Mark Zuckerberg is pushing his company, Meta, to build a metaverseCredit: AP
Meta, the company formerly known as Facebook, announced plans to build a metaverse in a glitzy, hour-long video last year.
It’s a 3D space accessible using a virtual reality headset. A number of other metaverses are being developed by rival companies.
“[Meta] has made very grandiose promises about how there’s safety-by-design in the Metaverse,” Haugen told Politico on Tuesday.
“But if they don’t commit to transparency and access and other accountability measures, I can imagine just seeing a repeat of all the harms you currently see on Facebook.”
In 2021, Haugen leaked thousands of internal documents from Facebook to the Securities and Exchange Commission (SEC) and The Wall Street Journal.
Among other things, she claimed that Facebook’s news feed encourages hate speech in order to boost profits.
She also leaked internal Facebook research appearing to show that the firm knew that Instagram, which is owned by Facebook, is harmful to children.
Haugen’s primary concern with the metaverse, however, is the extra data on users that it will make available to Meta.
The company has been hit by a number of data scandals down the years, including its lax handling of user data in the Cambridge Analytica scandal.

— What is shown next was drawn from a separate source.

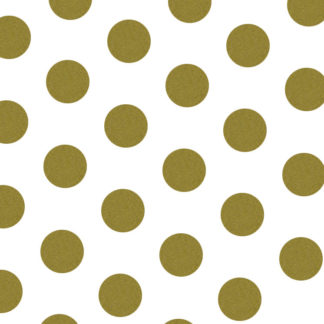 Gold Spots Wrapture Printed Tissue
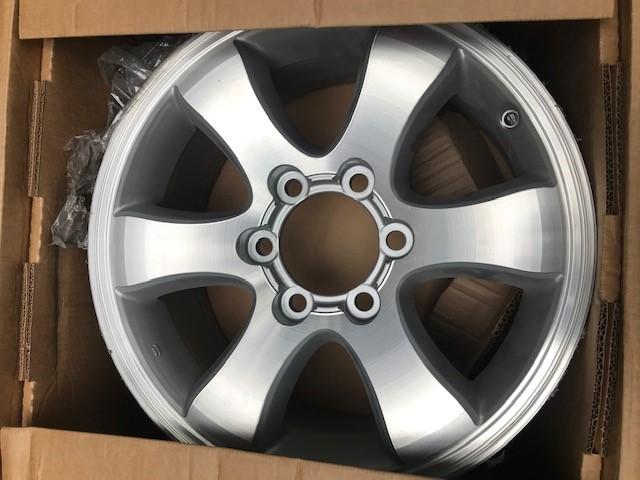 FS: 4th gen Sport wheels 0 Gray Ga.-1-jpg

“I’m super concerned about how many sensors are involved,” Haugen, a former data scientist at Facebook, said.
“When we do the Metaverse, we have to put lots more microphones from Facebook; lots more other kinds of sensors into our homes.
“You don’t really have a choice now on whether or not you want Facebook spying on you at home. We just have to trust the company to do the right thing.”
The metaverse is a loosely defined virtual realm made up of connected 3D virtual worlds where people can work, play or do business.
Visitors to the social spaces can buy goods and services, such as property, much like they would in the real world.
And while its creators tout the technology as the next step in the evolution of the internet, experts have warned that it poses “terrifying dangers” and needs to be policed.
Speaking last year, Dr David Reid, a professor of AI and Spatial Computing at Liverpool Hope University, also raised concerns about the vast amount of data that will be collected in the metaverse.
He said: “The metaverse has huge implications – it comes with fantastic advantages and terrifying dangers.
“Its ultimate aim is not just virtual reality, or augmented reality, it’s mixed reality (MR). It’s blending the digital and the real world together. Ultimately this blend may be so good, and so pervasive, that the virtual and the real become indistinguishable.
“And the market for that is gigantic. Whoever controls it, will basically have control over your entire reality.”
He added that prototype systems track the movement of your face, eyes, body and hands while collecting data using sophisticated cameras. Some even read your brain waves and speech.
Professor Reid said: “The data this will generate will be vast…..and extremely valuable.
“And that’s why we need a system in place to police it. No single company should ever exert control – it’s simply too important for that to happen.”